PASSAGE TO READ >>
=== Begin Enclosure ===

Grep

The grep command is a very handy little search utility and whilst quite simple is actually very powerful. The classic use case would be to search files for a piece of text in the current directory, which would be something like grep drupal *, meaning search all the files in the current directory for the word "drupal". Clearly you can change * to *.txt or *.php, however there are some other options which I find useful which are as follows:

  • -r meaning search all sub-directories, a recursive search
  • -i which means ignore the case, do a case-insensitive search
  • -c just count the number of occurrences in a file, this can return a lot of files with a count of zero (see below)
  • -H show filenames this is the default when there more than one file, however it is handy when there is one file, which is sometimes the case when grep is used in -exec of the find command
  • --color means highlight in colour the matches on the line
  • -v invert results, returns lines that do not match
  • -n shows line numbers
  • -A x shows x lines after the matching line
  • -B x shows x lines before the matching line
  • -C x is a shortcut where the x of -A and -B is the same
  • -E allows extended regular expressions

Clearly you can put these options together to do some handy things and you can pipe your output into another grep, using the first one to get what you need and the second to filter some you don't from the first execution. Recently I have noticed that when using something like "*.txt" as above it only works if there is a .txt file in the current directory, so to work around this you might need something like grep -ri --include '*.java' 'hello world' . (watch out for the vital . at the end) which does a case-insensitive search in all Java source files, recursively from the current directory looking for 'hello world'.

With extended regular expressions enabled via -E you can search for 'NAME|DESCRIPTION' meaning match NAME or DESCRIPTION, whereas without this you would need to escape the vertical bar and thus use 'NAME\|DESCRIPTION'. It is worth noting that you can use egrep instead of grep -E, if you prefer, they do the same thing, see Regular Expressions for more detail on regular expressions.

=== End Enclosure ===

DATASET SECTION >>

=== Begin Enclosure ===

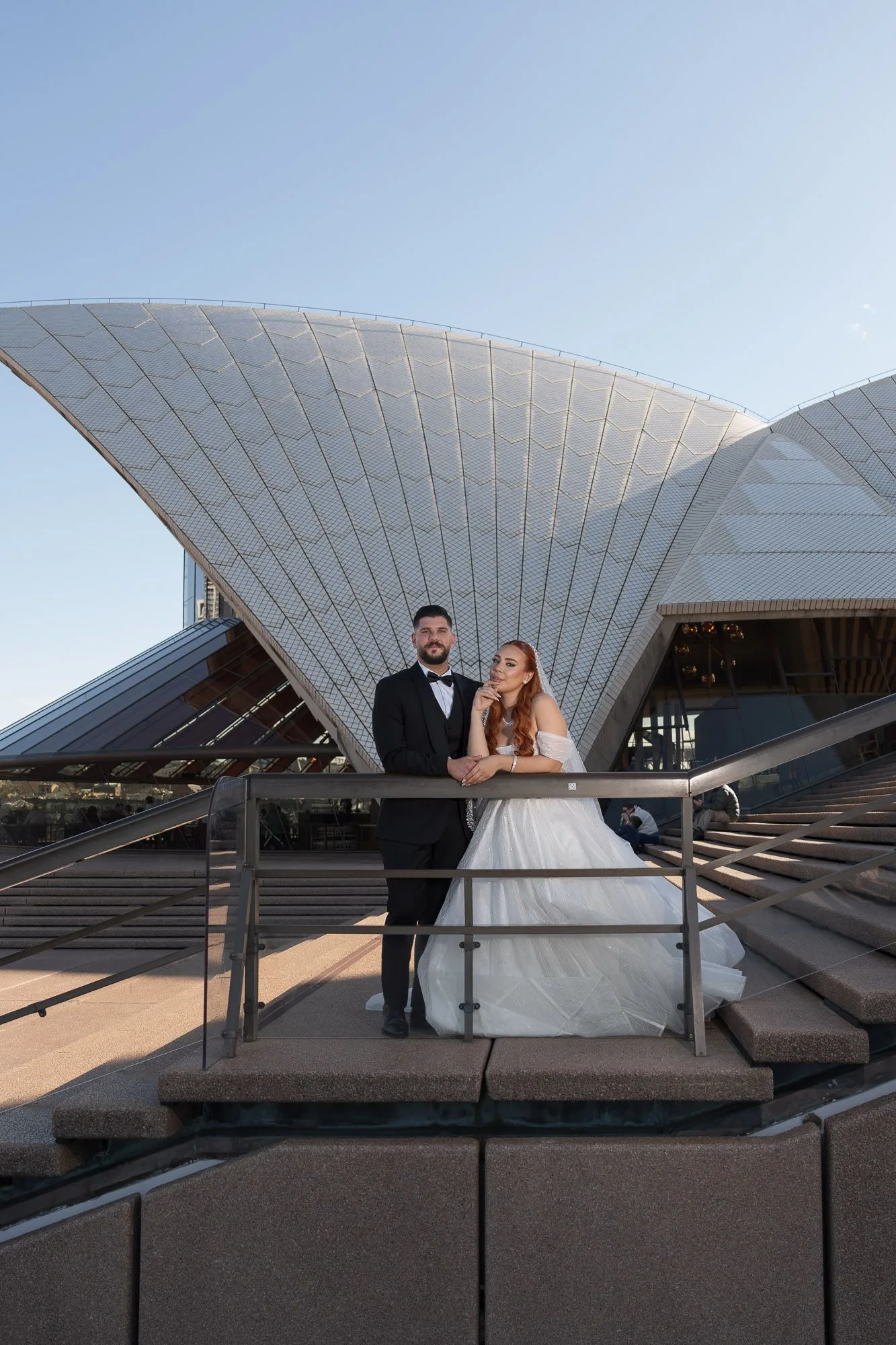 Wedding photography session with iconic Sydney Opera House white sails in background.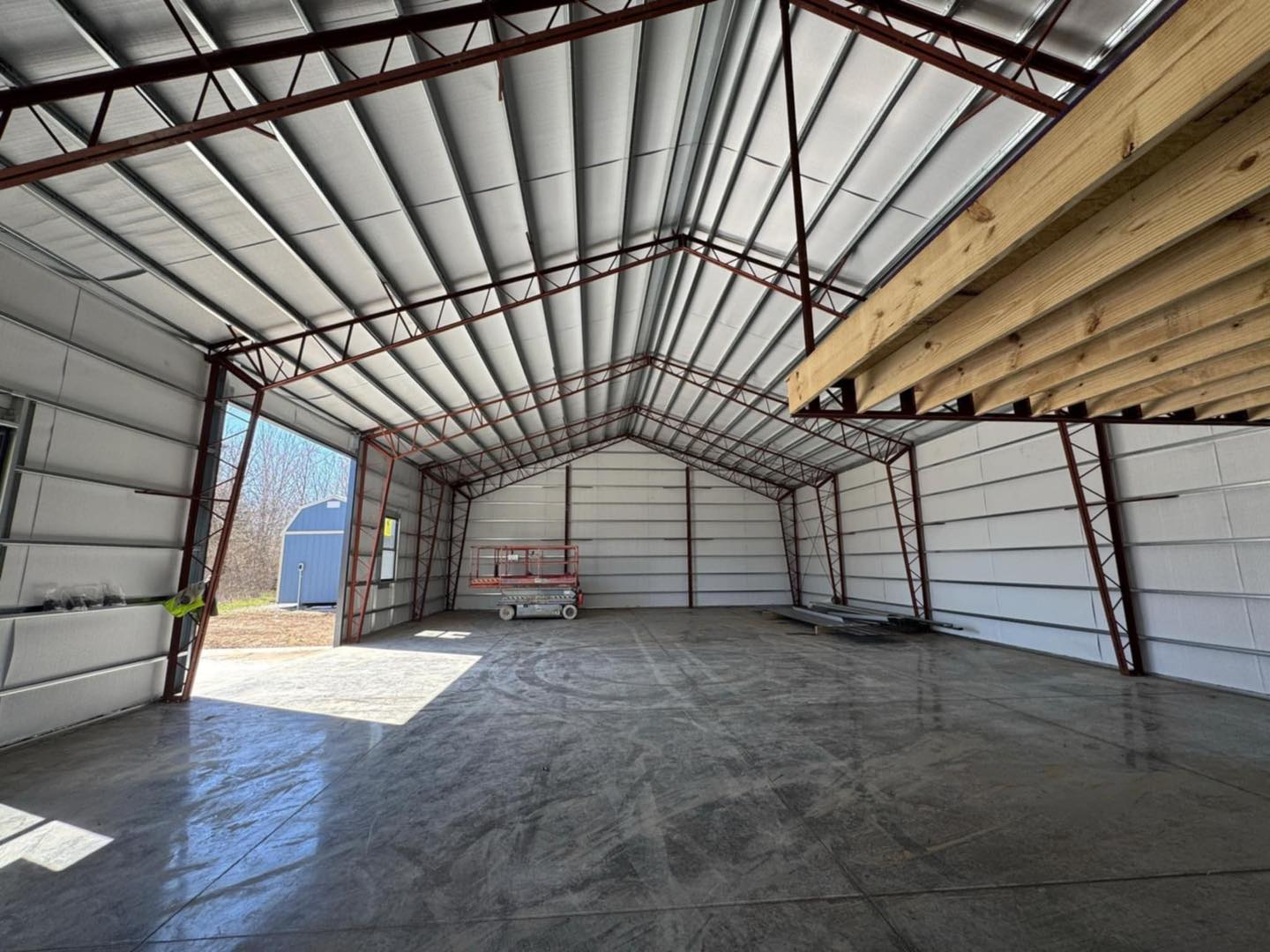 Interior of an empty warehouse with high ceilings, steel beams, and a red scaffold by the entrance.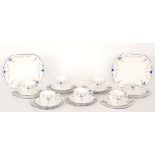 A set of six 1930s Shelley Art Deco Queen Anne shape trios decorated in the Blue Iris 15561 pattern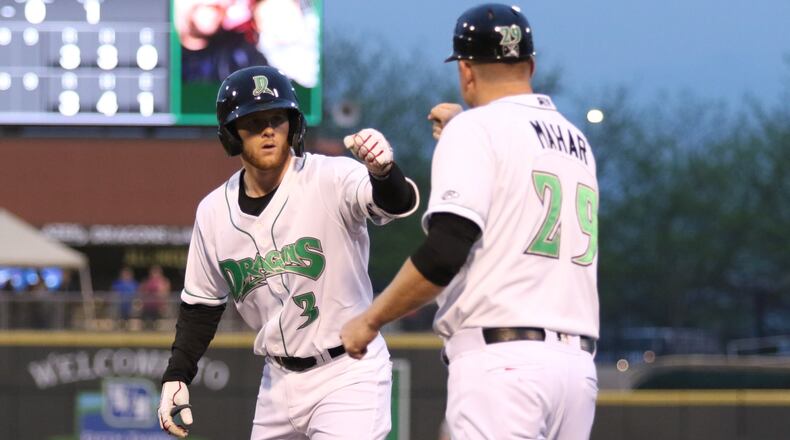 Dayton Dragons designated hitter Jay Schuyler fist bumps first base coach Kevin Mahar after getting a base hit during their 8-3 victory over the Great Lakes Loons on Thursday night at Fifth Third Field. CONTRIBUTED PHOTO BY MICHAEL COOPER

=== End Enclosure ===

PROBLEMS TO SOLVE >>
A. According to the text on grep, what does the -v option do?
B. Carry on writing the text on grep from its last sentence.
The data has no connection to the text on grep.

RESULTS FOR THE EXERCISE >>
A. It inverts the results, returning the lines that do not match.

B.
Examples

  • grep -ri --include '*.java' '\t' . - search all Java files for tab characters below the current directory
  • grep -ric 'hello world' *.txt - search for 'hello world', not case sensitively, in all .txt files in the current or any subdirectory and show a count of matches per file found
  • grep -iv 'warn' error_log.txt - which will display an error log file but exclude all warning lines, although this could exclude real errors, it is not perfect
  • grep -ric "some text" | grep -v ":0$" - Search from current directory and all sub-directories for the text and count how many times they appear in a file, then exclude files with 0 matches, so output ending with ":0"
  • ls -l | grep '^d' - list files in long format and pipe output into grep, where we search for lines beginning with 'd'
  • ls -l | grep -v '^d' - list files in long format and pipe output into grep, where we search for lines that do not begin with 'd'

A nice use of the egrep command or the "extended regular expression" option is with the lscpu command, first we should consider the regular output of the command, it is typically something like as follows, but with more information.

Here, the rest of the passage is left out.